As you may recall, my first mammalian kill (not counting the flesh foods I consume daily) was of a mouse that got stuck in a glue trap by my fridge this past summer. One of several little fuckers I saw scampering around that week, I felt quite a bit of guilt over its contorted form - it had suffered for hours in a twisted, grotesque position before I discovered it. What to do to put it out of its misery as quickly as possible? I had an old frying pan at hand. I put the mouse in a newspaper, took it and the frying pan into the alley behind my building, set it on the pavement, and raised the pan high over my head...
The resultant blow, while dramatic, may not have killed the mouse, but I didn't really want to CHECK, dig? I tossed the paper AND the old frying pan in the dumpster and returned upstairs. I had lived in the building for two years without a single mouse. A friend who has lived over by City Hall for several rodent-free years also was reporting mouse activity, and a friend since has said she's been seeing mice: perhaps this is connected to all the gentrification in Vancouver, with mice abandoning demolished old buildings and seeking new, safer homes?

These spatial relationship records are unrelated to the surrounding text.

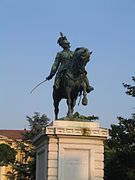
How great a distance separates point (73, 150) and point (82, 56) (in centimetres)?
276

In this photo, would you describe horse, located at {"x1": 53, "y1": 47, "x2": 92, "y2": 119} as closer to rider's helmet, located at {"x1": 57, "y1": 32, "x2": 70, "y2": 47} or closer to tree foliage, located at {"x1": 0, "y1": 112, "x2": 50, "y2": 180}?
rider's helmet, located at {"x1": 57, "y1": 32, "x2": 70, "y2": 47}

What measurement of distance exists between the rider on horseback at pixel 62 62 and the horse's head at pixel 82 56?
0.45m

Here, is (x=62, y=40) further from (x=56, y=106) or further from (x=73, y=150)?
(x=73, y=150)

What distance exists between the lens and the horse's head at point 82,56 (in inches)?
585

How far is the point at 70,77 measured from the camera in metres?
15.3

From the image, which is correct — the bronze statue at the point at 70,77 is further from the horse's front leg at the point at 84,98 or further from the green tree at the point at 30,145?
the green tree at the point at 30,145

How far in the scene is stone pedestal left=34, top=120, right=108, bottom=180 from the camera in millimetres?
14266

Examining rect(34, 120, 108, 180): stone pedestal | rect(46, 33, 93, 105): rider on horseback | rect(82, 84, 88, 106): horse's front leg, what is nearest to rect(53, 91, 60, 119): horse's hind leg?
rect(46, 33, 93, 105): rider on horseback

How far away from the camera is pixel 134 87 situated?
3559 centimetres

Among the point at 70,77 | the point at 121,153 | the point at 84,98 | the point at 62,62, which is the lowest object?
the point at 121,153

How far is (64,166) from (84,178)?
66 centimetres

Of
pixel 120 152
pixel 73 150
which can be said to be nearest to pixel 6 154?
pixel 120 152

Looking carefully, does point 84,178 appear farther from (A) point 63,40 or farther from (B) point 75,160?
(A) point 63,40

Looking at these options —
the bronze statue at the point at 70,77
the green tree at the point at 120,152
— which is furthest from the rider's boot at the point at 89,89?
the green tree at the point at 120,152
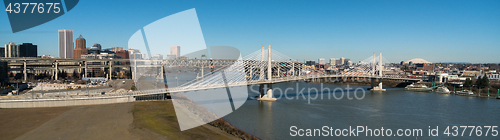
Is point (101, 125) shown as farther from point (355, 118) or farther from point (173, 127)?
point (355, 118)

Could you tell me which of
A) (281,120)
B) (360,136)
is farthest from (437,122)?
(281,120)

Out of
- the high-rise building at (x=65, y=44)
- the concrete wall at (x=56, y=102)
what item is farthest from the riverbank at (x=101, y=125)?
the high-rise building at (x=65, y=44)

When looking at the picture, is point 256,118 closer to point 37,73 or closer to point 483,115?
point 483,115

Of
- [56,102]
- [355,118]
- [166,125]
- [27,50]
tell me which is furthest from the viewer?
[27,50]

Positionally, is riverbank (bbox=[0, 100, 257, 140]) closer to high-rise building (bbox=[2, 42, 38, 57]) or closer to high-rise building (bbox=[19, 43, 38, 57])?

A few weeks later, a second mouse was caught in a snap trap in my "living room" area (that section of the bachelor suite where I entertain, in other words). It wasn't killed; I was sitting at the computer when the trap snapped shut, and it began to squeak in desperate protest, dragging the trap behind it as it crawled along on its forelegs. I worried it had been paralyzed by spinal damage, as I rushed to free it into a trash bin, but it seemed ultimately okay. I took it some blocks away and released it - I didn't want to kill again.
For awhile, I was mouse-free. This winter, its started up again. I returned home from a film to see a fat, apparently pregnant mouse scurrying for safety under my Morris bed area (which I use for storage). I put out more traps - I'd left out a couple of glue traps from the initial summer panic but I didn't want more, since they obviously cause suffering. I put out two humane traps - nicely designed and so far completely useless - and a couple of fresh snap traps. A week ago, I got back from work to find a mouse stiff and dead in a trap in my kitchen. Scoop it up, throw it away, put out a fresh trap.
Today I discovered that one of the glue traps I had had somehow moved. I shone a light into the corner: a mouse was curled inside, apparently in a position of repose, but not, it seemed, dead. How it dragged the trap two feet, while completely stuck, I don't know.
I really had no idea how long it had been in there, and I was out of old frying pans. How to deal?
A hammer. All I've got. I mean, what - a buddy suggested filling a bucket and drowning it, but who wants to be drowned? One swift, decisive blow would be better... but there's a problem: how to protect yourself from being spattered by mouse blood?
Okay: I put the mouse and trap in a plastic bag. I peek inside at the mouse while doing so and make the mistake of inhaling through my nose; I learn that the smell of a dying, scared, shitting mouse is similar to the smell of the sulphur off a lit wooden match. Sharp and unpleasant and given to lingering.
I wrap my hammer's head in plastic bags too, and I double bag the mouse.
But with the mouse in a bag in a bag - how can I know if the mouse is dead? How will I know, even, where to strike?
I get a better idea: suffocation. Less of a panic than drowning, maybe - it takes a bit more time. It's a recommended method of suicide, after all - Jerzy Kosinski killed himself by putting a bag over his head. It's even in the book Final Exit.
I quadruple bag the mouse, and take the package down to the dumpster. None of the terror of drowning, none of the violence or possible human error of a random hammer blow. It's the best I can offer - I am an amateur in matters of death. I don't fish anymore, since I kill so badly.
I throw away my last good glue trap, to be spared such future problems.